Runny or Sticky Eye
5 most common types of eye discharge:
- A little ‘gunk’ or crustiness – generally made out of dried tears, oil, mucus, dead cells, dust etc. Typically, clear or a slightly reddish-brown colour that accumulates at the inside corners of the eyes. Most evident in the morning and is perfectly normal, with the amount produced each day being relatively constant. It should be easily removed with a damp cloth or eye cleansing solution made for pets. The eyes shouldn’t be red and shouldn’t exhibit any signs of discomfort.
- Watery Eyes – Excessive eye watering (AKA epiphora) is associated with many different conditions that can range from being relatively minor to more serious. Below are some of the common causes of watery eyes in pets:
- Foreign body in the eye
- Anatomical abnormalities (e.g. rolled in eyelids)
- Blocked tear ducts
- Corneal wounds
- Glaucoma (increased eye pressure)
Your pet may have simply received an eyeful of pollen or dust, and the increased tearing is working to solve the problem. If eyes continue to water or your pet develops red, painful eyes or other types of eye discharge, make an appointment with your vet.
- Reddish-Brown Tear Stains – many pets, especially those with light coloured fur, develop a reddish-brown discolouration to the fur near the inner corner of their eyes. This occurs because tears contain a pigment called porphyrin that turns reddish-brown with prolonged exposure to air. In most cases tear staining is cosmetic and can be removed with eye cleansers however sometimes it may be due to underlying disease causing excess tearing so it is advisable to get tear stains checked by a vet.
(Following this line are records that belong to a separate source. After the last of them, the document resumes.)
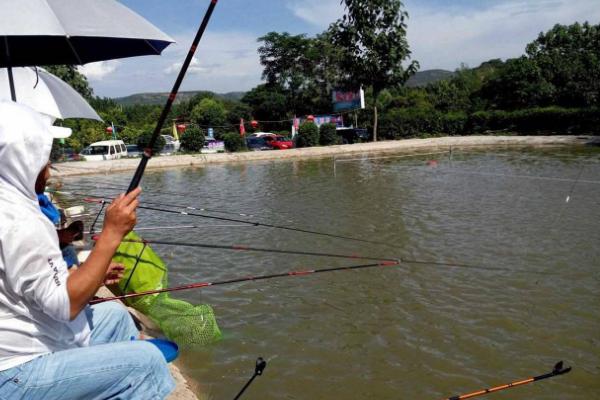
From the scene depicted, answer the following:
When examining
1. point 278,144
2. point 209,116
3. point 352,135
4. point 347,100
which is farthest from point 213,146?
point 209,116

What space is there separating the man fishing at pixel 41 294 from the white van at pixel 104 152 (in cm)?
2698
- White-Grey Mucus – Can be a sign of Dry Eye (AKA keratoconjunctivitis sicca), a condition where the tear film becomes inadequate. A normal tear film is vital for good eye health so the body tries to compensate by making more mucus to try and lubricate the eyes. Left untreated Dry Eye can result in severe discomfort and potentially even blindness.
- Yellow or Green Eye Discharge – pets whose eyes produce yellow or green discharge often have conjunctivitis or an eye infection.